### Estratto del documento

§ §

Le sinergie operative hanno consentito al Nucleo di polizia economico-finanziaria Torino e alla Compagnia Carabinieri di Venaria Reale di individuare sul territorio della città di Torino ed hinterland 5 opifici nascosti, dediti alla produzione illegale di sigarette, e 2 depositi per lo stoccaggio del materiale illecito.
La grande capacità produttiva degli stabilimenti clandestini è dimostrata dai quantitativi di materiali di contrabbando rinvenuti e sottoposti a sequestro: nel complesso più di 230 tonnellate di tabacco lavorato di provenienza extra Ue e circa 22 tonnellate di sigarette, in gran parte già confezionate in pacchetti con i marchi contraffatti di noti brand del settore.
In particolare, i siti produttivi (completi di linee con costosi macchinari, apparati e strumenti tecnologici) e i depositi sequestrati sono stati localizzati nell’area settentrionale del territorio del capoluogo piemontese, nei quartieri di Madonna di Campagna, Barca e Rebaudengo, olre che nei comuni di Caselle Torinese e Venaria Reale.

§ §

### Compito scritto 1
Rispondi alle seguenti domande sull'estratto del documento.
(a) Quanti opifici clandestini dediti alla produzione illegale di sigarette sono stati individuati?
(b) Quale quantitativo complessivo di tabacco lavorato è stato sottoposto a sequestro?
(c) In quali comuni, oltre al capoluogo piemontese, sono stati localizzati i siti produttivi e i depositi?

§ §

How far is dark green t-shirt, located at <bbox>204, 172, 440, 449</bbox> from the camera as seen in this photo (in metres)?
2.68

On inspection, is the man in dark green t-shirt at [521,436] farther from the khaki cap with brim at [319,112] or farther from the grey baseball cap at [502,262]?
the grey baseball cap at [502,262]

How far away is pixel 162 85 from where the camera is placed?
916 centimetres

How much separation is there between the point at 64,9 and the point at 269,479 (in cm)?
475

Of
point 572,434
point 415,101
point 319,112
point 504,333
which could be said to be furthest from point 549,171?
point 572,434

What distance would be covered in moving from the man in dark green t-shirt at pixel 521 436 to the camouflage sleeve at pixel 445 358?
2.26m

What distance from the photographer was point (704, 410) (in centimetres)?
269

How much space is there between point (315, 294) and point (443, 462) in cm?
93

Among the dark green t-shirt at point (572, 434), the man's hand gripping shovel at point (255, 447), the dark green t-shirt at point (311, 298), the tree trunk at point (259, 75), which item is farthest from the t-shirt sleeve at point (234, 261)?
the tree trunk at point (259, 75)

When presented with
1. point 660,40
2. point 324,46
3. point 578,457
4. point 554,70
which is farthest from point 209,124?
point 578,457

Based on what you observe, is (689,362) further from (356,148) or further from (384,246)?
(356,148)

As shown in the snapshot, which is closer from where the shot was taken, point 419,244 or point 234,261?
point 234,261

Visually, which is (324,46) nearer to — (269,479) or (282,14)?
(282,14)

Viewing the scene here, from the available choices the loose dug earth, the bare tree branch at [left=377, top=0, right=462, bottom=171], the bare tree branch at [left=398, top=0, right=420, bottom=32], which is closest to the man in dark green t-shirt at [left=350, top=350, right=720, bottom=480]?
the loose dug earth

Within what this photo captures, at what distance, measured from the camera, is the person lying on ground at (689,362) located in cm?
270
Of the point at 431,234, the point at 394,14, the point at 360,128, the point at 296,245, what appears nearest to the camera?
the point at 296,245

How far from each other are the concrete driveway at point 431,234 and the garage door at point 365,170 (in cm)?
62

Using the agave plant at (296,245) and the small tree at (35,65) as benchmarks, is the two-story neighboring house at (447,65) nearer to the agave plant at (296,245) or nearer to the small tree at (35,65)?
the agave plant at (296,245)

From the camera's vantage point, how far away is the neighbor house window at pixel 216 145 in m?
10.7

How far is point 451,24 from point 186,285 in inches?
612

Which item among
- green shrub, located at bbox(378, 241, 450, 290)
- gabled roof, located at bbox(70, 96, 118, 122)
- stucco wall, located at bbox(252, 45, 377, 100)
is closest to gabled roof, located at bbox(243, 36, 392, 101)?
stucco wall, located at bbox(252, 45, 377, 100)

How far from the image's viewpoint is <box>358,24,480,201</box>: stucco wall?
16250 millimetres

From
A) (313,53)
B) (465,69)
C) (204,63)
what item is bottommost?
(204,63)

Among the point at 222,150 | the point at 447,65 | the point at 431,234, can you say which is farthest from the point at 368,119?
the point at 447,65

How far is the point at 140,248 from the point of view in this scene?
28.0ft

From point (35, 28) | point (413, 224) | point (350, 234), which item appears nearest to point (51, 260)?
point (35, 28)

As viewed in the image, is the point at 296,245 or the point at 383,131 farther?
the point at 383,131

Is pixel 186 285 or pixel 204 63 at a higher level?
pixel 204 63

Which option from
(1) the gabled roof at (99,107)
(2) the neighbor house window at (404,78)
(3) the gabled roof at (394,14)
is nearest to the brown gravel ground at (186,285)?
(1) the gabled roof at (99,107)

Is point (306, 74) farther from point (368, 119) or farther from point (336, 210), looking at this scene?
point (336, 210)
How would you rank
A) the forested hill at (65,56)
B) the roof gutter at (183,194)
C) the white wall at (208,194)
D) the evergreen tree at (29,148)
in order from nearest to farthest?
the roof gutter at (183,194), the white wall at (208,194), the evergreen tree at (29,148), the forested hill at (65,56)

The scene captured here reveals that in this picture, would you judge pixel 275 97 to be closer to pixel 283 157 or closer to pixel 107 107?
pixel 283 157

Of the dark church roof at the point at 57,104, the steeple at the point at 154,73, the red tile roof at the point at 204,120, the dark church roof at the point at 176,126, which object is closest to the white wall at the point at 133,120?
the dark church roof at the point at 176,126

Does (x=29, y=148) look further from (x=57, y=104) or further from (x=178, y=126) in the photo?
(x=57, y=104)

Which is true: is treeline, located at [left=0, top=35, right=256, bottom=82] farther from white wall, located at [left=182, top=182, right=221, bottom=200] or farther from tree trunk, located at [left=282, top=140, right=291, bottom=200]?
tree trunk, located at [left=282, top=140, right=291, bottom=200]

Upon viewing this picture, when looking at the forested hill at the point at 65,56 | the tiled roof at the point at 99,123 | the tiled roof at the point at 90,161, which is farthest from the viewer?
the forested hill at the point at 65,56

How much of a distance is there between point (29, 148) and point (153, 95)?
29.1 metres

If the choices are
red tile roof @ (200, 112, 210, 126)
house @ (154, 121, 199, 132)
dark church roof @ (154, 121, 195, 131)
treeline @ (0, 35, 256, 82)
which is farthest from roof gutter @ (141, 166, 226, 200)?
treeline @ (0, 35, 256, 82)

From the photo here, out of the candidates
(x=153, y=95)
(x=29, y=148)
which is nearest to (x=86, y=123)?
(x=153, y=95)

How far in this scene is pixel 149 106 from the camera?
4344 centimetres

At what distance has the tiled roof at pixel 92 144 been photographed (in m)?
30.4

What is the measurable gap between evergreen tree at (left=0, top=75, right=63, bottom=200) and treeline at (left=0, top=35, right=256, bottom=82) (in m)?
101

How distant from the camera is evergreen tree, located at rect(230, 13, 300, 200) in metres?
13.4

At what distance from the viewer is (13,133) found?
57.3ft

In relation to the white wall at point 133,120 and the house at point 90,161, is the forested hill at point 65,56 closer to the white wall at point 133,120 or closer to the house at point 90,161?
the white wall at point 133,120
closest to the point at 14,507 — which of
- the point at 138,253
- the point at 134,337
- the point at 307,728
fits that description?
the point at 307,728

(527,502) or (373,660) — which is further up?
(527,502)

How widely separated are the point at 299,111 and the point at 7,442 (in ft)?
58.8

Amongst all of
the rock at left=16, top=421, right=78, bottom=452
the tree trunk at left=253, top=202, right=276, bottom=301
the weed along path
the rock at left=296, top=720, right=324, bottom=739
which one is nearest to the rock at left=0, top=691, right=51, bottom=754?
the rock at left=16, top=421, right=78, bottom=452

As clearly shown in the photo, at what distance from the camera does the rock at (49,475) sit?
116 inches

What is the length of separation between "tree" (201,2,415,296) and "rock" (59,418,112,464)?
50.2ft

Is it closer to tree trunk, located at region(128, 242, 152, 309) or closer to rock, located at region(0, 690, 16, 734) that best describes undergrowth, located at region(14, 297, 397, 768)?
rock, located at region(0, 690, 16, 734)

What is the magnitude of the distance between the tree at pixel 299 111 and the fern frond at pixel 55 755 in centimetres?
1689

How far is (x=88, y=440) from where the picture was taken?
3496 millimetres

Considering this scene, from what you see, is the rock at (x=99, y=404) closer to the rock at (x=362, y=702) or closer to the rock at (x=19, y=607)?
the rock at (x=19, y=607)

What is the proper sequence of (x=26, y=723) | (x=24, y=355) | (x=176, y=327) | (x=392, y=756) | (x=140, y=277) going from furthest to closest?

§ §

### Compito scritto 2
Riformula come lista JSON di stringhe le righe delle voci fornite dalla riga che contiene "What is the magnitude" alla riga che contiene "3496 millimetres", estremi inclusi. Usa una stringa per ogni riga e ometti le righe vuote.

### Risposta 1
(a) 5 opifici.
(b) Più di 230 tonnellate di tabacco lavorato di provenienza extra Ue.
(c) Caselle Torinese e Venaria Reale.

### Risposta 2
[
  "What is the magnitude of the distance between the tree at pixel 299 111 and the fern frond at pixel 55 755 in centimetres?",
  "1689",
  "How far is (x=88, y=440) from where the picture was taken?",
  "3496 millimetres"
]